13. Camunda Worker Egress
Camunda worker may need egress to:
- Camunda gateway;
- REST API;
- Zeebe gateway if applicable;
- Operate/Tasklist APIs if integrated;
- identity/auth endpoint;
- database/broker dependencies depending architecture.
Failure symptoms:
- worker activation fails;
- job backlog grows;
- process incidents increase;
- worker appears healthy but does no work;
- retries spike.
Policy must align with actual worker protocol and endpoint.
14. Observability Egress
Backend pods may need egress to observability components:
- OpenTelemetry Collector;
- log collector/agent path;
- metrics scraper target path;
- tracing backend;
- profiling backend;
- alerting sidecar if any.
If blocked:
- app still works but becomes blind;
- traces disappear;
- metrics missing;
- logs delayed or absent;
- incident debugging becomes harder.
Operational readiness requires observability paths to be intentionally allowed.
15. Cloud Service Egress
For EKS/AKS workloads, cloud service egress may include:
- AWS STS;
- AWS Secrets Manager;
- AWS SSM Parameter Store;
- AWS KMS;
- S3/SQS/SNS/EventBridge depending app;
- Azure AD token endpoint;
- Azure Key Vault;
- Azure Storage;
- Azure Event Hubs/Service Bus;
- Azure Monitor endpoints.
A cloud SDK error can be caused by:
- IAM/RBAC denied;
- DNS failure;
- network egress blocked;
- proxy missing;
- private endpoint DNS wrong;
- TLS trust issue.
NetworkPolicy debugging should separate network blocked from identity denied.
16. IPBlock Risk
NetworkPolicy supports ipBlock, but IP allowlists are risky in dynamic environments.
Risks:
- managed service IP changes;
- private endpoint recreated;
- failover changes IP;
- NAT/proxy path hides source/destination;
- cloud service uses large changing IP ranges;
- IP range too broad weakens security.
Use IPBlock carefully and verify internal standards.
Questions:
- Is this IP stable?
- Is it private endpoint IP?
- Is there a supported CNI FQDN policy extension?
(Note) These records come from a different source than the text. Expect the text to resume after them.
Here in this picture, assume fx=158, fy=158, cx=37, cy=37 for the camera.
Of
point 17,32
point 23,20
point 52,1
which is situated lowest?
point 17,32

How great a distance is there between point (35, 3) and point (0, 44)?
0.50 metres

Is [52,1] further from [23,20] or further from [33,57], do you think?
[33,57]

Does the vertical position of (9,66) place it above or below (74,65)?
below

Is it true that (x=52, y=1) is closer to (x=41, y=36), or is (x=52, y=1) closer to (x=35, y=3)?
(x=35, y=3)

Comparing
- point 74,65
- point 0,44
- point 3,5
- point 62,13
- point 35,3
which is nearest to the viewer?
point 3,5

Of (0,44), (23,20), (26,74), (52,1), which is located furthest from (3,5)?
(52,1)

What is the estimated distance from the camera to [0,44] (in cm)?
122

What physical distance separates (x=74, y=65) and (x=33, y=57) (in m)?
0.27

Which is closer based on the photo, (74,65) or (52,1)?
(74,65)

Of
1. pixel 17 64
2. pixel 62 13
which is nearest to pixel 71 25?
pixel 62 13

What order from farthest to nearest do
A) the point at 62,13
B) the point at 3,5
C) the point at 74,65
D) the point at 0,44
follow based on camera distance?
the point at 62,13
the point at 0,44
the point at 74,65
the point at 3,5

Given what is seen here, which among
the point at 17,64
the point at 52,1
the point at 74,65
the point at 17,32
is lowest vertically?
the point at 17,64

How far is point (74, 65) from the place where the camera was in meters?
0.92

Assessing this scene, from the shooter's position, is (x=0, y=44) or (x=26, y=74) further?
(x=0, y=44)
- Who owns update when IP changes?
- Is there alerting for blocked traffic?
17. Service vs Pod Selection Confusion
NetworkPolicy generally selects pods, not services.
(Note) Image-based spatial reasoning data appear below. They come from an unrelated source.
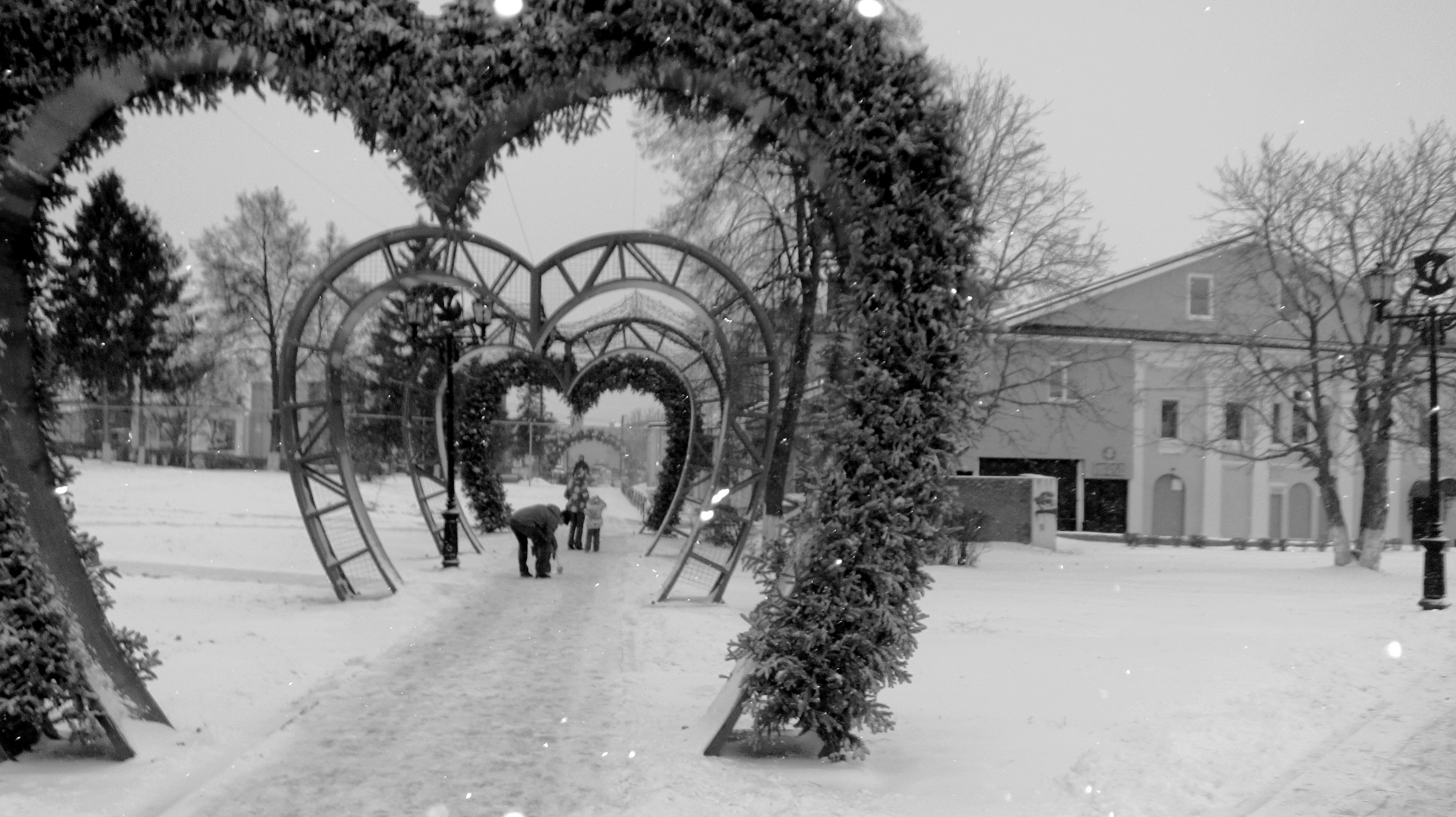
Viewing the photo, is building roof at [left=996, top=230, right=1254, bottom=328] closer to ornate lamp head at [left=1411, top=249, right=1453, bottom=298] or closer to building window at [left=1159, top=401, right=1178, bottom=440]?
building window at [left=1159, top=401, right=1178, bottom=440]

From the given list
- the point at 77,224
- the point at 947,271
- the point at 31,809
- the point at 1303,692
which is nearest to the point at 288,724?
the point at 31,809

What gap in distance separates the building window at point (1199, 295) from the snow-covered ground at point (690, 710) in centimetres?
1653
A Service routes to pods through labels and EndpointSlice. NetworkPolicy then applies at pod traffic level.
Common confusion:
I allowed the Service name, why is traffic blocked?
Standard NetworkPolicy does not allow by Service name. Some CNIs provide extensions, but that must be verified internally.
Debugging sequence:
Client pod labels -> egress policy -> DNS -> Service ClusterIP -> EndpointSlice -> target pod labels -> ingress policy -> target port
18. Traffic Flow with NetworkPolicy
Both sides can matter:
- source pod egress policy;
- target pod ingress policy.
When service-to-service traffic fails, inspect both namespaces.
19. Production-Safe Investigation Flow
Important:
A timeout can be caused by egress deny, ingress deny, firewall deny, route issue, or dependency down.
NetworkPolicy is one layer, not the entire network.
20. Safe Commands for NetworkPolicy Investigation
List policies:
kubectl get networkpolicy -n <namespace>
Describe policy:
kubectl describe networkpolicy -n <namespace> <policy-name>
Inspect pod labels:
kubectl get pods -n <namespace> --show-labels
Inspect namespace labels:
kubectl get ns --show-labels
Inspect service and endpoints:
kubectl get svc -n <namespace>
kubectl get endpointslice -n <namespace> -l kubernetes.io/service-name=<service>
Check events if CNI emits them:
kubectl get events -n <namespace> --sort-by=.lastTimestamp
Check CNI-specific flow logs only if internal tooling allows it.
Avoid:
- deleting policies in production;
- applying broad allow-all as first mitigation;
- running unapproved network scanners;
- using privileged debug pods without approval;
- changing labels to bypass policy without review.
21. Test Connectivity Safely
Connectivity tests can be useful but must be controlled.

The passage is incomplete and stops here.